Dodging a bullet: Ethereum State Problems

Dodging a bullet: Ethereum State Problems

With this blog post, the intention is to officially disclose a severe threat against the Ethereum platform, which was a clear and present danger up until the Berlin hardfork.

State

Let’s begin with some background on Ethereum and State.

The Ethereum state consists of a patricia-merkle trie, a prefix-tree. This post won’t go into it in too much detail, suffice to say that as the state grows, the branches in this tree become more dense. Each added account is another leaf. Between the root of the tree, and the leaf itself, there are a number of “intermediate” nodes.

In order to look up a given account, or “leaf” in this huge tree, somewhere on the order of 6-9 hashes need to be resolved, from the root, via intermediate nodes, to finally resolve the last hash which leads to the data that we were looking for.

In plain terms: whenever a trie lookup is performed to find an account, 8-9 resolve operations are performed. Each resolve operation is one database lookup, and each database lookup may be any number of actual disk operations. The number of disk operations are difficult to estimate, but since the trie keys are cryptographic hashes (collision resistant), the keys are “random”, hitting the exact worst case for any database.

As Ethereum has grown, it has been necessary to increase the gas prices for operations which access the trie. This was performed in Tangerine Whistle at block 2,463,000 in October 2016, which included EIP 150. EIP 150 aggressively raised certain gascosts and introduced a whole slew of changes to protect against DoS attacks, in the wake of the so called “Shanghai attacks”.

Another such raise was performed in the Istanbul upgrade, at block 9,069,000 in December 2019. In this upgrade, EIP 1884 was activated.
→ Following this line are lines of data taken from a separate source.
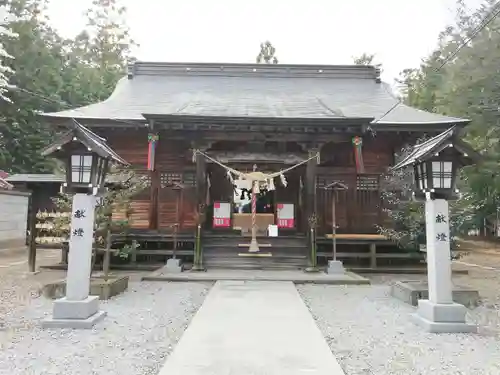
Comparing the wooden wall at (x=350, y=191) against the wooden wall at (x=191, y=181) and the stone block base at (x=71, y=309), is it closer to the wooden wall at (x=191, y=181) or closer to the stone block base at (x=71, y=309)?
the wooden wall at (x=191, y=181)

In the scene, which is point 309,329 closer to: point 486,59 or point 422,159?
point 422,159

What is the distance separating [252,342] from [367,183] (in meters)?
7.97

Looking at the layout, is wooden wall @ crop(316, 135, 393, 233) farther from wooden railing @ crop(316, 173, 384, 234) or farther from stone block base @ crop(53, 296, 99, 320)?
stone block base @ crop(53, 296, 99, 320)

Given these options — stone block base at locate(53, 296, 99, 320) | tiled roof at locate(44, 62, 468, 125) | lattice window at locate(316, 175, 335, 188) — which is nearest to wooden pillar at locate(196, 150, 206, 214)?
tiled roof at locate(44, 62, 468, 125)

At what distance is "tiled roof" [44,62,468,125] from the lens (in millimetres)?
11062

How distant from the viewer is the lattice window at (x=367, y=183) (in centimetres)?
1133

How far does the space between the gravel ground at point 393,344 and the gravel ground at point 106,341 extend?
1.96 meters

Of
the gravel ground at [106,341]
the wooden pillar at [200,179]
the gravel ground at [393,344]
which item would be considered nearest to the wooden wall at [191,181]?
the wooden pillar at [200,179]

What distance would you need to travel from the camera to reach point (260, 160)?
10445 mm

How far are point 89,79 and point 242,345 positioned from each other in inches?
996

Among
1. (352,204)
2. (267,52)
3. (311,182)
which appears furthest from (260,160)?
(267,52)

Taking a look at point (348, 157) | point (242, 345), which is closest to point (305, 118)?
point (348, 157)

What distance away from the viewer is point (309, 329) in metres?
4.93

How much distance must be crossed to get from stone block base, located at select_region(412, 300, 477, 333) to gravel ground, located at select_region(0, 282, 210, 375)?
10.5ft
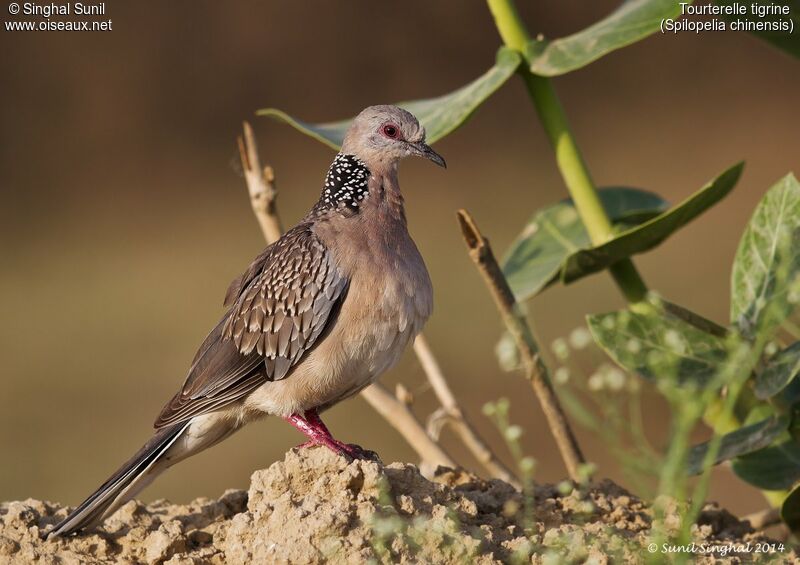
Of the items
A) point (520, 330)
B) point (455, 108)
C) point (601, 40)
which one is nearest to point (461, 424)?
point (520, 330)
EIP-1884 introduced the following change:

  • SLOAD went from 200 to 800 gas,
  • BALANCE went from 400 to 700 gas (and a cheaper SELFBALANCE) was added,
  • EXTCODEHASH went from 400 to 700 gas,

The problem(s)

In March 2019, Martin Swende was doing some measurements of EVM opcode performance. That investigation later led to the creation of EIP-1884. A few months prior to EIP-1884 going live, the paper Broken Metre was published (September 2019).

Two Ethereum security researchers — Hubert Ritzdorf and Matthias Egli — teamed up with one of the authors behind the paper; Daniel Perez, and ‘weaponized’ an exploit which they submitted to the Ethereum bug bounty in. This was on October 4, 2019.
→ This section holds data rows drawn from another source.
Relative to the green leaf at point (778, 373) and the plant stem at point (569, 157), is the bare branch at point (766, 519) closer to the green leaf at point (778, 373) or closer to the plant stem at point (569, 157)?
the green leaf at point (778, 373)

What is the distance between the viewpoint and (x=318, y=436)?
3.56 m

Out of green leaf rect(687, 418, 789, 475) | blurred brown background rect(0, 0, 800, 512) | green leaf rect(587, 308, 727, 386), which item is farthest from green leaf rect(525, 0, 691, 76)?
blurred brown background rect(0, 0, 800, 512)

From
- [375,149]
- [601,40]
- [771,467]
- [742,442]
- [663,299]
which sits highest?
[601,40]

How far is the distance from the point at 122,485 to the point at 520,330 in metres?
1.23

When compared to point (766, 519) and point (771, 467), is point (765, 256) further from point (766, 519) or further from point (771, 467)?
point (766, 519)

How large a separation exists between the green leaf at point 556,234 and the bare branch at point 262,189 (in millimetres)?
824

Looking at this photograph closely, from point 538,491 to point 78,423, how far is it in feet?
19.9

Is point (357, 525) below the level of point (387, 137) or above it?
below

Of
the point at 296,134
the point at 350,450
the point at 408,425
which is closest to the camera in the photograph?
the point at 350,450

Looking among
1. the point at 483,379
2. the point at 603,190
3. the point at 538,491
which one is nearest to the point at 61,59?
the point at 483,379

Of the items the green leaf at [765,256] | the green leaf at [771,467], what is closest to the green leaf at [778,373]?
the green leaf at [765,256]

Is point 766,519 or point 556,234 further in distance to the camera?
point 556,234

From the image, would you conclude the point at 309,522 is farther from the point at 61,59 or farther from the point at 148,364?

We recommend you to read the submission in full, it’s a well-written report.

On a channel dedicated to cross-client security, developers from Geth, Parity and Aleth were informed about the submission, that same day.

The essence of the exploit is to trigger random trie lookups. A very simple variant would be:

	jumpdest     ; jump label, start of loop
	gas          ; get a 'random' value on the stack
	extcodesize  ; trigger trie lookup
	pop          ; ignore the extcodesize result
	push1 0x00   ; jump label dest
	jump         ; jump back to start

In their report, the researchers executed this payload against nodes synced up to mainnet, via eth_call, and these were their numbers when executed with 10M gas:

  • 10M gas exploit using EXTCODEHASH (at 400 gas)

  • 10M gas exploit using EXTCODESIZE (at 700 gas)

As is plainly obvious, the changes in EIP 1884 were definitely making an impact at reducing the effects of the attack, but it was nowhere near sufficient.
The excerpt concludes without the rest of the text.